(Image source from: Study finds)
According to research, mother passing emotions to daughters can also pass on depression. The brain part controlling our feelings is likely to be passed down to female offspring from mother, rather than to sons or from fathers to children of any of the gender.
The research marks the first evidence to linking of depression to a part of brain is hereditary. A study was conducted on 35 families. The structure of the brain circuitry known as the corticolimbic system was looked at. The system controls emotional regulation and processing. It also plays a major role in mood disorders like depression.
Earlier studies identified strong link between mothers and daughters in depression. Lead author of the study, doctor Fumiko Hoeft, said that findings do not mean that mothers are responsible for depression in daughters.

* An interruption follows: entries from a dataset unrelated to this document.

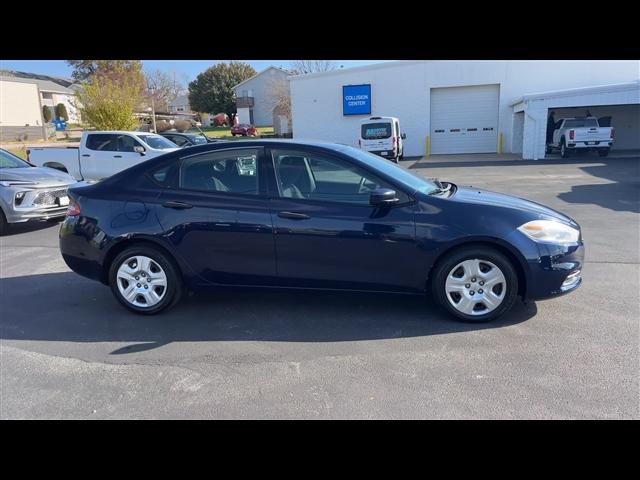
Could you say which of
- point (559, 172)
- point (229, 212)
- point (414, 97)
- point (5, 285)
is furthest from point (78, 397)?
point (414, 97)

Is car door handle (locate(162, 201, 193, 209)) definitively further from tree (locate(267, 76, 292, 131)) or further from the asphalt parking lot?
tree (locate(267, 76, 292, 131))

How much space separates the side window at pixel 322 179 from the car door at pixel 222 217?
0.22 meters

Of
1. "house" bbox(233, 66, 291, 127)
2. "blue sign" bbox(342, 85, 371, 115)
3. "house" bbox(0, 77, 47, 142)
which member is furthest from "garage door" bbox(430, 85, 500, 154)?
"house" bbox(233, 66, 291, 127)

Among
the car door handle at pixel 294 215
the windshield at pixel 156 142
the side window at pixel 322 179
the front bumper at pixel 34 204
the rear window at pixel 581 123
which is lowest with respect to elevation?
the front bumper at pixel 34 204

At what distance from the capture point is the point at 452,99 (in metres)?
24.8

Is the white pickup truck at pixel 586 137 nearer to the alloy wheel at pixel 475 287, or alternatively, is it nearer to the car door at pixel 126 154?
the car door at pixel 126 154

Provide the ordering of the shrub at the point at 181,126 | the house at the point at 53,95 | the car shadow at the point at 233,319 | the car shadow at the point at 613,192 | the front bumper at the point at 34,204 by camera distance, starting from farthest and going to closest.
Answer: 1. the house at the point at 53,95
2. the shrub at the point at 181,126
3. the car shadow at the point at 613,192
4. the front bumper at the point at 34,204
5. the car shadow at the point at 233,319

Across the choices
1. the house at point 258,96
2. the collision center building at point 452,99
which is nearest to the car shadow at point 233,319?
the collision center building at point 452,99

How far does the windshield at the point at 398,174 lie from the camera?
164 inches

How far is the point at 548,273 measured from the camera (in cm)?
386

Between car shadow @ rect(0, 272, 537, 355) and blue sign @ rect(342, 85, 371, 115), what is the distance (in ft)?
73.4

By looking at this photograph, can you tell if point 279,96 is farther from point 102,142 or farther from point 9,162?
point 9,162

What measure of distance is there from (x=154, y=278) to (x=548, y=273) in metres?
3.56

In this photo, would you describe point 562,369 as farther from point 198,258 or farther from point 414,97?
point 414,97
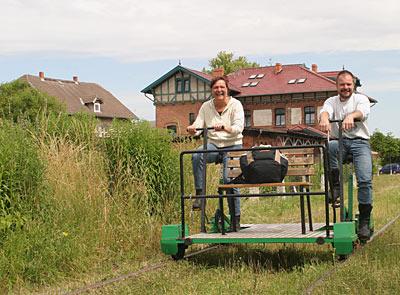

Dr Hoeft said, "Many factors play a role in depression -genes that are not inherited from the mother, social environment, and life experiences, to name only three.Mother-daughter transmission is just one piece of it. But this is the first study to bridge animal and human clinical research and show a possible matrilineal transmission of human corticolimbic circuitry, which has been implicated in depression, by scanning both parents and offspring. It opens the door to a whole new avenue of research looking at intergenerational trans mission patterns in the human brain."
The study was published in the Journal of Neuroscience. Dr Hoeft said, "This gives us a potential new tool to better understand depression and other neuropsychiatric conditions, as most conditions seem to show intergenerational transmission patterns. Anxiety, autism, addition, schizophrenia, dyslexia, you name it -brain patterns inherited from both mothers and fathers have an impact on just about all of them."